London: Rolf Olsen, a New Zealand-based astrophotographer, has published the first non-professional pictures of the disk of debris and dust swirling around Beta Pictoris, a very young solar system.
Incredibly, the 12 million-year-old system, some 60 million light years away from our own, was captured with only a 25cm telescope, the ‘Daily Mail’ reported. The material that forms the proto-planetary disc around Beta Pictoris has been photographed by large observatories before, but it was not thought possible for amateurs to take a picture of the system, due to the glare from the star itself.

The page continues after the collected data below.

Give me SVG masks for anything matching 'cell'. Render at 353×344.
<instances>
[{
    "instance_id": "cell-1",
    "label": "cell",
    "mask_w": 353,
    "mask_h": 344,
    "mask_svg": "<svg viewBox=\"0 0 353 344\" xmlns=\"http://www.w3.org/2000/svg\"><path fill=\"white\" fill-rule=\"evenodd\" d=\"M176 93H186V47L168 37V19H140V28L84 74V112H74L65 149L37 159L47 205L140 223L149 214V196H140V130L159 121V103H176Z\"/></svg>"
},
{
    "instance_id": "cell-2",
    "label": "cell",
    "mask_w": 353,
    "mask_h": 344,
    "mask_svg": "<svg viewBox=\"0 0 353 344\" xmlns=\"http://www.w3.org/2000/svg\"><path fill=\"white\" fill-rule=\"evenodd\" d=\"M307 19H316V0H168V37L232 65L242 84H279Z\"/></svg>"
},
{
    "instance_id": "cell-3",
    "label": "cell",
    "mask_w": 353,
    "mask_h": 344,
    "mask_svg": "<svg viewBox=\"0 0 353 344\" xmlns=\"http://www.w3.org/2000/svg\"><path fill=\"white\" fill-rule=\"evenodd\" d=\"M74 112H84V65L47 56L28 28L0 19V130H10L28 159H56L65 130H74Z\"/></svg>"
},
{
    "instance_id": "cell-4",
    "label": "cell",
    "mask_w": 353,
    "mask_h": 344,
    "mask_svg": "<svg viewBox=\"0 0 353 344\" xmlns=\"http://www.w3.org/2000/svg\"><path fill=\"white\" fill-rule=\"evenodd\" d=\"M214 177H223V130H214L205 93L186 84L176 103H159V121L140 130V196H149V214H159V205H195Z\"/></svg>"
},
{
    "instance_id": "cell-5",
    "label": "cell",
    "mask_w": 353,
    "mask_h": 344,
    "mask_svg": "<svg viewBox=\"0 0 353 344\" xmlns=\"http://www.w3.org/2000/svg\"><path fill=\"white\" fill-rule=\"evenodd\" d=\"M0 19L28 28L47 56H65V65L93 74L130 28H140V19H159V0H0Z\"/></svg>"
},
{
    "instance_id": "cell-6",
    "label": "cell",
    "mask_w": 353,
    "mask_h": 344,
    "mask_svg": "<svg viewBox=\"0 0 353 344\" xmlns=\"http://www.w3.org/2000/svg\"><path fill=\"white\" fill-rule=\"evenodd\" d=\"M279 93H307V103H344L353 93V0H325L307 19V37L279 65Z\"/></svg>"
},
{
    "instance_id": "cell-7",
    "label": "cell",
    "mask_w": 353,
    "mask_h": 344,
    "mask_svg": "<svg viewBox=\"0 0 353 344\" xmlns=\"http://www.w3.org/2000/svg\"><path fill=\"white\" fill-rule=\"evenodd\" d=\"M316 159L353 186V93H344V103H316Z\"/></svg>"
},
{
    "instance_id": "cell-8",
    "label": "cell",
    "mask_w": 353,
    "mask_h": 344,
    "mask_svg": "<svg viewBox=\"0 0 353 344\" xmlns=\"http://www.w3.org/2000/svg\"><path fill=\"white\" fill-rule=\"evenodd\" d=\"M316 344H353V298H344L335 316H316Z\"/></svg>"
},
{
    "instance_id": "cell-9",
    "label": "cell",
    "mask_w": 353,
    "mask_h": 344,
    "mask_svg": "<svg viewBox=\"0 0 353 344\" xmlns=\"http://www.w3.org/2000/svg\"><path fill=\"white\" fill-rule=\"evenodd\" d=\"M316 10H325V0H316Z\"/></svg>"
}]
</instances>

But by capturing an image of a similar star and subtracting it from the picture of Beta Pictoris, Olsen was able to eliminate the stellar glare, revealing the dust disk.
Olsen says he first gathered fifty images of Beta Pictoris. Then he collected similar pictures of another star that is similar in colour and brightness Alpha Pictoris. He subtracted the image of the second star, removing the glare.
The raw image of the material disc looked scrappy, so he blended it with the original image of Beta Pictoris using photo editing software. Olsen wrote on his website: “The result is, I believe, the first amateur image of another solar system: The proto-planetary disc around Beta Pictoris. I must say it feels really special to have actually captured this.”
Olsen’s observatory is located in Titirangi in the foothills of Waitakere Ranges west of Auckland.